Avec un certain soulagement, je viens d’achever de rédiger ma part, 70 entrées sur 100, du guide fantasy commandé par les éditions Ynnis. Amusant d’ailleurs combien cette liste est différente, 25 ans après, de celle de mon vieux guide Folio. Enfin, l’effort ne fut pas bien grand, mais soutenu. J’ai fini par la fiche sur Jasper Fforde, l’un de mes auteurs favoris mais sur lequel je n’avais encore jamais rien écrit. Appris au passage que son premier roman fut refusé par 76 éditeurs – quelle persévérance ! Pour ma part, j’en suis à la douzaine de refus de mon roman Ceux du merle noir, mon effort littéraire le plus ambitieux, et j’avoue commencer à baisser les bras. Le contexte d’ « extinction massive » du monde du livre n’aide pas à garder confiance, hélas. Mieux vaut lire, allez.
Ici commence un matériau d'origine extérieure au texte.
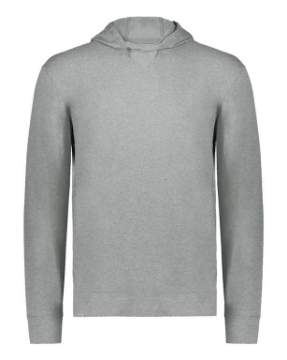 Grey Heather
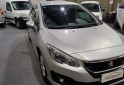 Autos - Peugeot 308 2018 Nafta 60000Km - En Venta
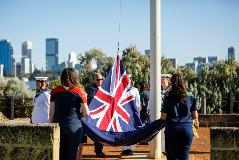 16012018_AustraliaDayMorningCeremony_MonicaDefendiPhotography89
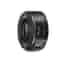 Objectif Panasonic Lumix G X Vario PZ Micro 4/3 14-42mm f/3.5-5.6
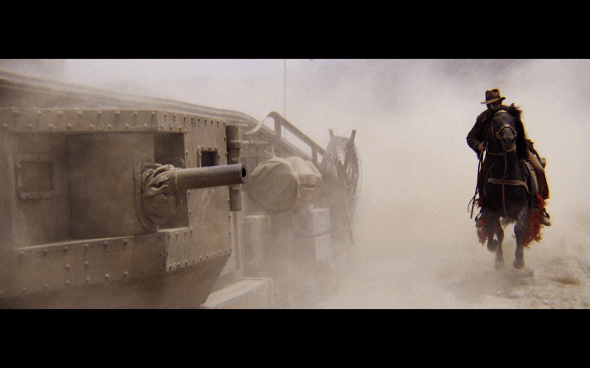 Indiana Jones and the Last Crusade - 1339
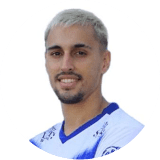 Antonio Oviedo Profile Photo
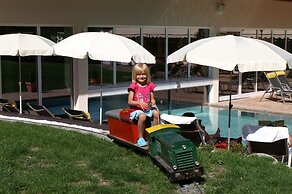 Hotel Liebes Caroline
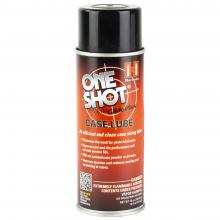 Hornady 99913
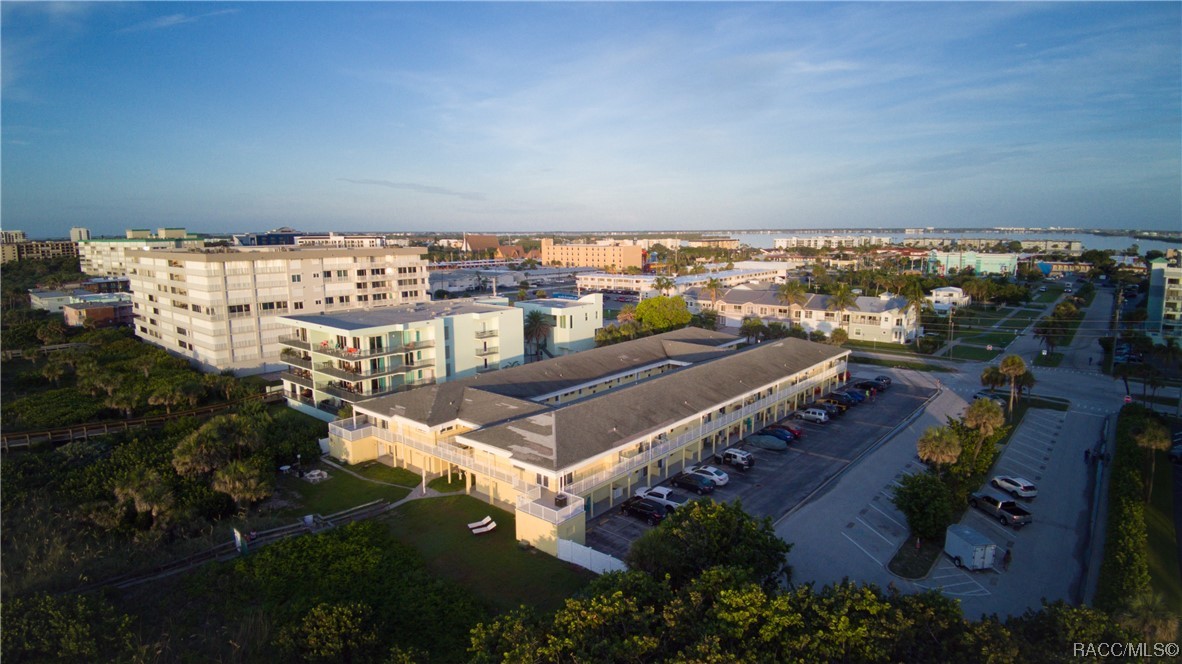 3820 Ocean Beach Boulevard 3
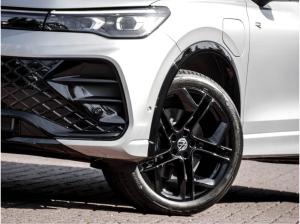 Volkswagen Tiguan R-Line 1,5 l eHybrid 272 PS / DSG SOFORT VERFÜGBAR! Volkswagen Tiguan R-Line 1,5 l eHybrid 272 PS / DSG SOFORT VERFÜGBAR!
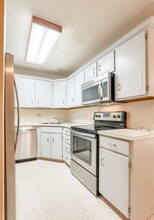 309 E 17th Ave in Bellevue, NE - Building Photo - Building Photo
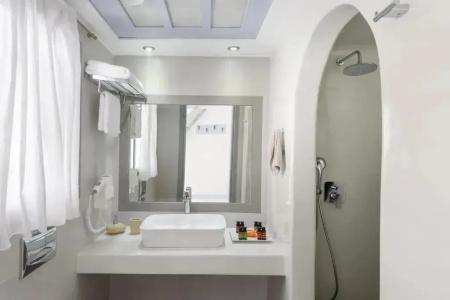 Antoperla Luxury & Spa - 53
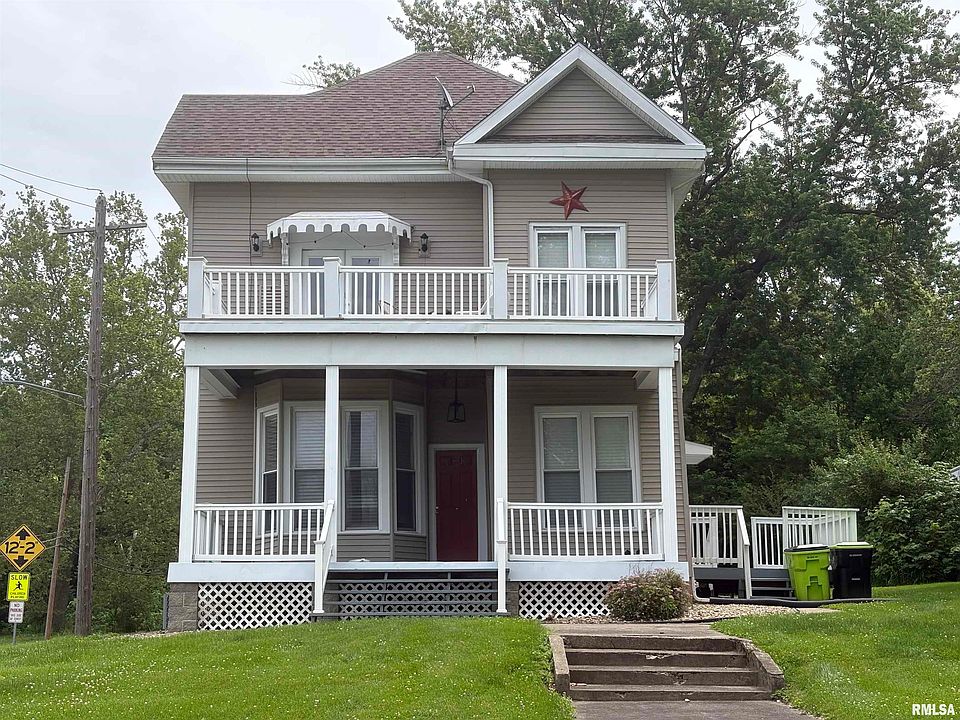 1st image of 504 Hardin Ave
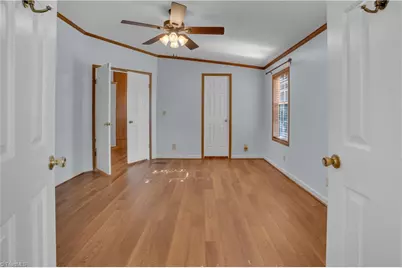 5507 Bridgeway Drive, Greensboro, NC 27406 - Photo 26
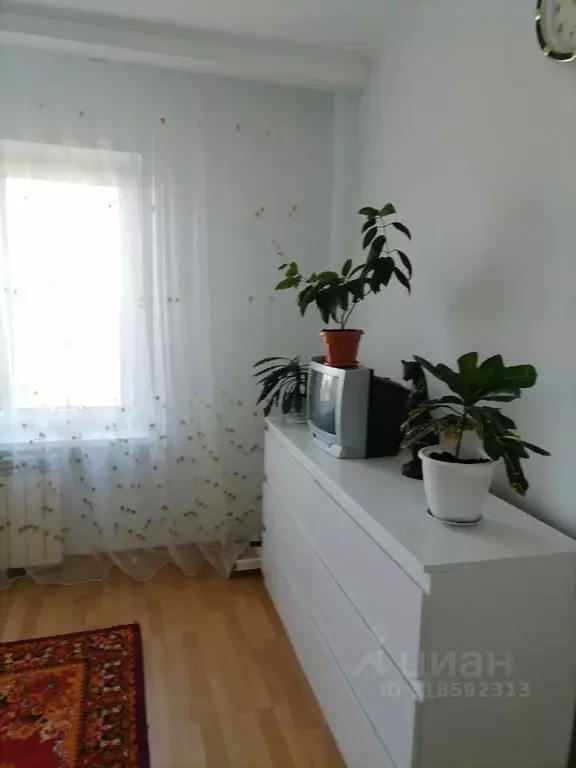 Комната Нижегородская область, Нижний Новгород ул. Коминтерна, 260к1 ... - Фото 0
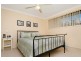 Narara NSW 2250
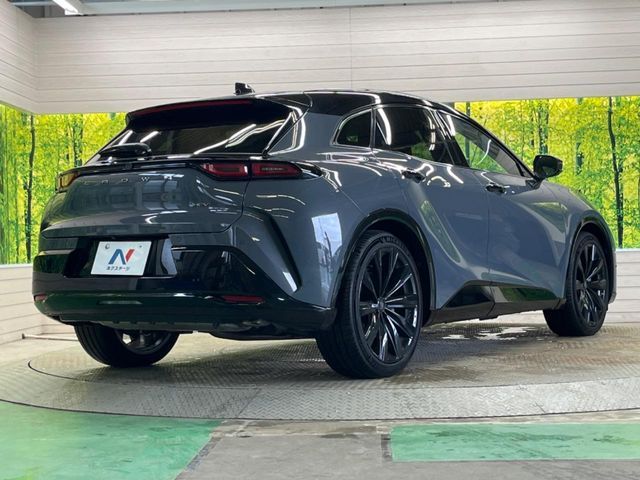 CROWN SPORT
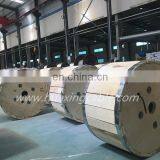 50mm2 AAC/AAAC/ACSR All Aluminum Bare Conductor thumbnail-4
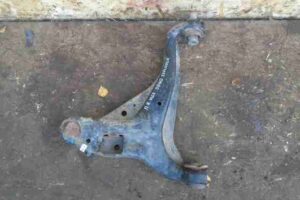 Изображение товара 8777 - 00008777 rychag perednij pravyj nizhnij BMW 4 Series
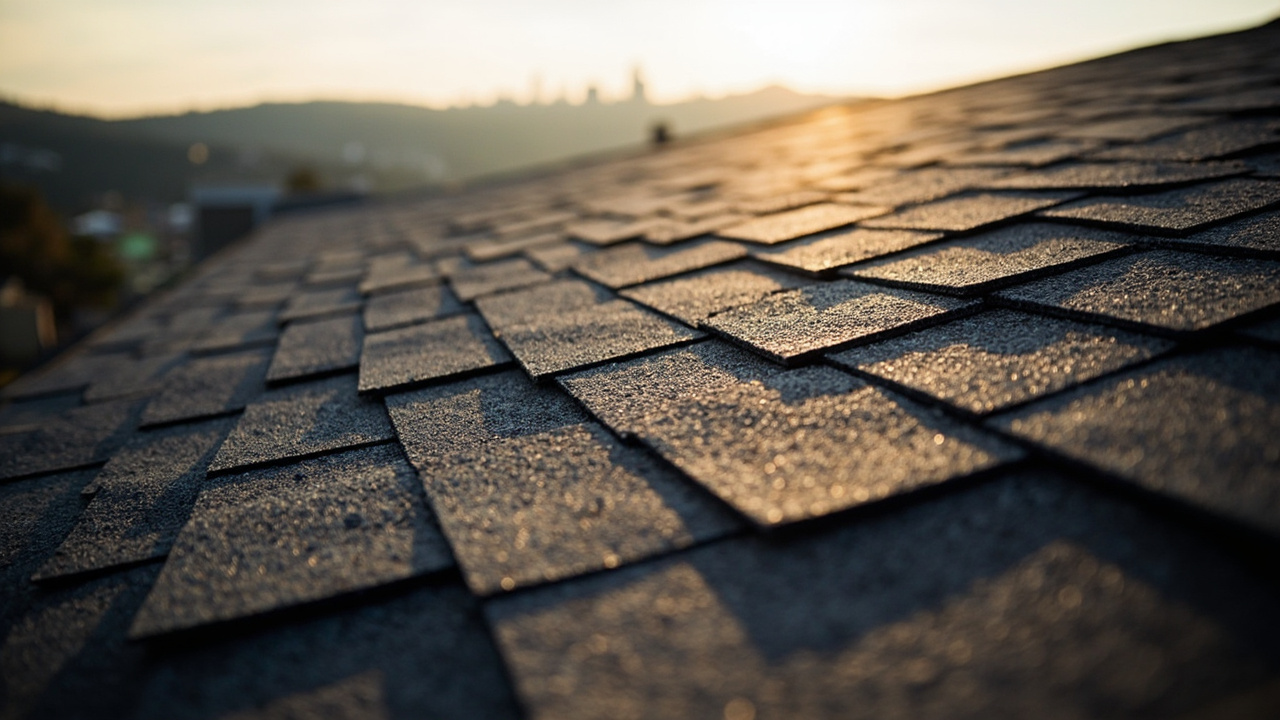 Why Pittsburgh Roofs Need Impact Rated Protection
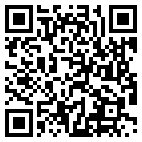 QR Code for Hairetics Salon in San Francisco, CA 94103
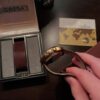 Rare 18k Gold Omega Seamaster Jedi 176.007 – $8,500 Shipped - Image 5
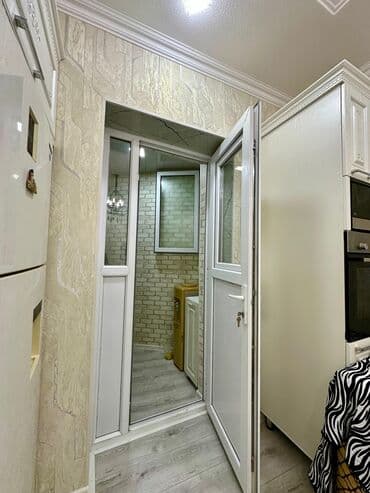 проекты дачных домов в баку: 7 комнат, 300 м², Нет кредита, Свежий ремонт — 5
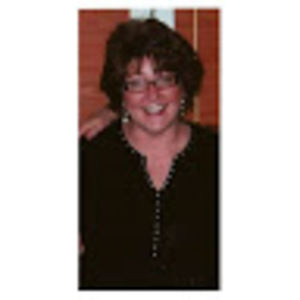 Meet your Posher, Jinny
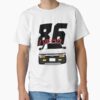 ssrcoclassic teemens 02fafafaca443f4786frontproduct squarex1000 19 - MF Ghost Store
Archives de catégorie : écriture
#6367
Fini de relire les épreuves de mes « réminiscences ». De quoi parle-je dans ce volume de souvenirs, lectures et déambulations ? De piscines tournesol, de Bob Morane, des bureaux des éditions Opta, de Jacques Tati, de voyages à Londres, de Michel Jeury, de cinémas disparus, de Roland C. Wagner, de fanzines, de l’Histoire de la science-fiction moderne de Jacques Sadoul, de séparations et de disparitions, de brisures de coquillages… et de beaucoup d’autres choses. Parution chez Flatland fin septembre, pile à temps pour les Hypermondes.
#6365
Ne me reste à écrire que sept fiches pour le guide des « 100 meilleures fantasy » que je rédige avec mon camarade Maël (pour les éditions Ynnis), mais pause : reçu les épreuves de mes « réminiscences », Archipels de la mémoire, 224 pages à relire attentivement (pour les éditions Flatland). Parution fin septembre lors des « Hypermondes » à Mérignac.
#6358
Changement de look pour les éditions numériques de ma série Bodichiev, chez Flatland : merci infiniment à Sébastien Hayez, graphiste élégant de ces dix nouvelles couvertures.
#6357
Brève respiration après une nuit d’orage, un peu de jardinage matinal. Trouvé une petite plume dans la gamelle d’eau placée depuis quelques jours, c’est donc utile. Toujours pour oublier la chaleur, écrit hier la préface d’une réédition de vieux polar à venir l’an prochain (en plus de ma collection) et un article de plus pour Yellow Submarine, qui avance tranquillement. Rédigé ces derniers temps les trois-quarts d’un guide des « 100 meilleures fantasy » commandé par un éditeur. Un gros essai et une brève nouvelle à venir dans la prochaine livraison du Novelliste, un témoignage et une chronique dans le prochain Bifrost. Un vieil ami me disait l’autre jour que je suis donc désormais « écrivain à temps plein » — pas très plein, tout de même, mais c’est plutôt vrai. Une nouvelle finie pour une antho, deux autres pas encore pressées sont sur le feu. Un voisin ânonne au piano. Jours lents d’un début d’été.